Google llc (20240100693). USING EMBEDDINGS, GENERATED USING ROBOT ACTION MODELS, IN CONTROLLING ROBOT TO PERFORM ROBOTIC TASK simplified abstract
Contents
- 1 USING EMBEDDINGS, GENERATED USING ROBOT ACTION MODELS, IN CONTROLLING ROBOT TO PERFORM ROBOTIC TASK
- 1.1 Organization Name
- 1.2 Inventor(s)
- 1.3 USING EMBEDDINGS, GENERATED USING ROBOT ACTION MODELS, IN CONTROLLING ROBOT TO PERFORM ROBOTIC TASK - A simplified explanation of the abstract
- 1.4 Simplified Explanation
- 1.5 Potential Applications
- 1.6 Problems Solved
- 1.7 Benefits
- 1.8 Potential Commercial Applications
- 1.9 Possible Prior Art
- 1.10 Original Abstract Submitted
USING EMBEDDINGS, GENERATED USING ROBOT ACTION MODELS, IN CONTROLLING ROBOT TO PERFORM ROBOTIC TASK
Organization Name
Inventor(s)
Eric Jang of Cupertino CA (US)
Mohi Khansari of San Carlos CA (US)
Yu Qing Du of Berkeley CA (US)
Alexander A. Alemi of Kissimmee FL (US)
USING EMBEDDINGS, GENERATED USING ROBOT ACTION MODELS, IN CONTROLLING ROBOT TO PERFORM ROBOTIC TASK - A simplified explanation of the abstract
This abstract first appeared for US patent application 20240100693 titled 'USING EMBEDDINGS, GENERATED USING ROBOT ACTION MODELS, IN CONTROLLING ROBOT TO PERFORM ROBOTIC TASK
Simplified Explanation
The patent application describes using trained robotic action ML models to control a robot in performing tasks. This includes a first modality robotic action ML model and a second modality robotic action ML model that generate predicted action outputs based on sensor data. The weights for each pair of predicted action outputs are dynamically determined based on embeddings, and a final predicted action output is used to control the robot.
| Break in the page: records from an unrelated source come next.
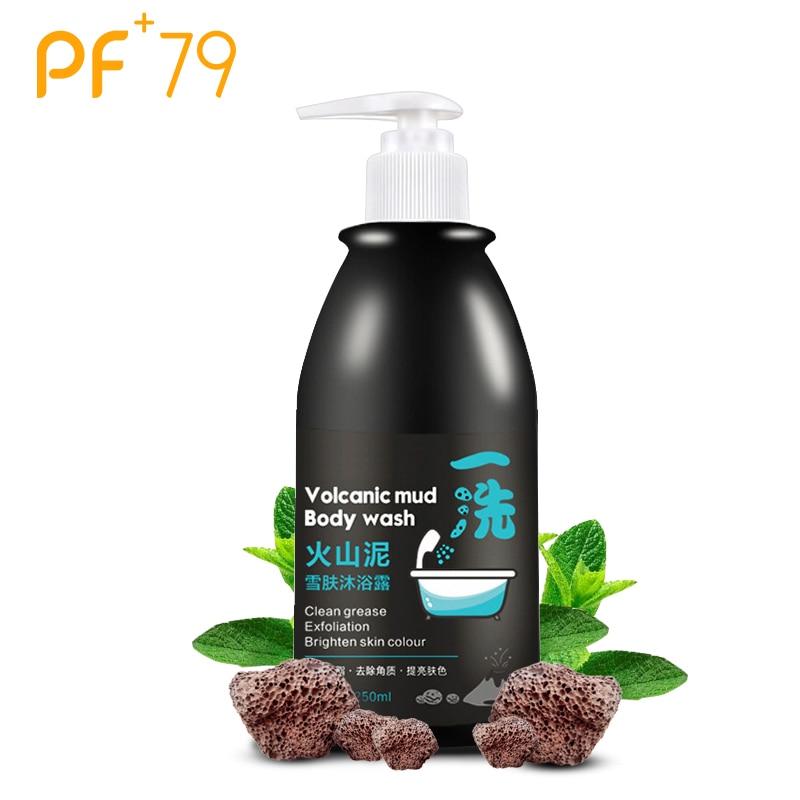 PF79 Volcanic Mud Shower Gel Shampoo Whole Body Wash Moisturizing Deep Cleaning Exfoliating Body Care Bath Gel Remove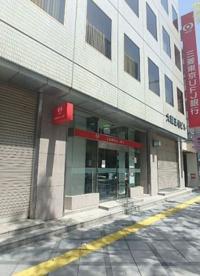 三菱UFJ銀行 梅田新道支店の画像1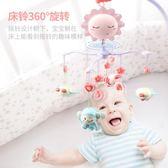 嬰兒床鈴音樂旋轉0-1歲新生兒寶寶床頭搖鈴0-3-6-12個月益智玩具 雙十一87折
- The patent application involves using trained robotic action ML models to control a robot in performing tasks.
- It includes a first modality robotic action ML model and a second modality robotic action ML model that generate predicted action outputs based on sensor data.
- The weights for each pair of predicted action outputs are dynamically determined based on embeddings.
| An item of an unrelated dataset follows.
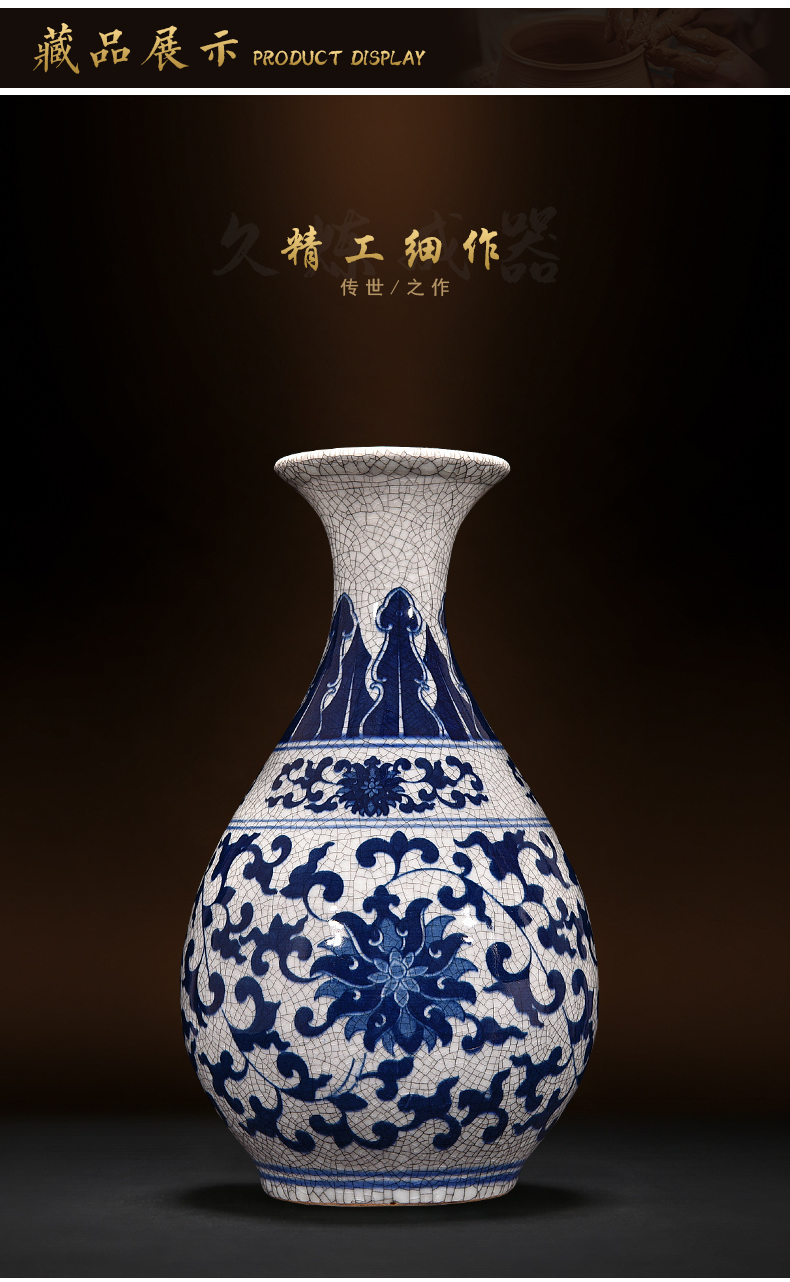 Jingdezhen ceramics vase archaize up with porcelain of Chinese style household, large living room TV cabinet decorative furnishing articles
- A final predicted action output is used to control the robot.
Potential Applications
The technology described in the patent application could be applied in various industries and fields, including:
- Manufacturing
- Healthcare
- Agriculture
- Logistics
Problems Solved
This technology helps in addressing several challenges, such as:
- Improving efficiency in task performance
- Enhancing precision and accuracy in robotic actions
- Streamlining operations in various industries
Benefits
The use of trained robotic action ML models offers several benefits, including:
- Increased productivity
- Reduced errors in task execution
- Enhanced safety in robotic operations
Potential Commercial Applications
The technology has potential commercial applications in:
- Robotic automation systems
- Industrial robotics
- Autonomous vehicles
- Smart home devices
Possible Prior Art
One possible prior art could be the use of traditional robotic control systems that do not incorporate ML models for predicting actions based on sensor data.
Unanswered Questions
How does the dynamic determination of weights based on embeddings improve the performance of the robotic system?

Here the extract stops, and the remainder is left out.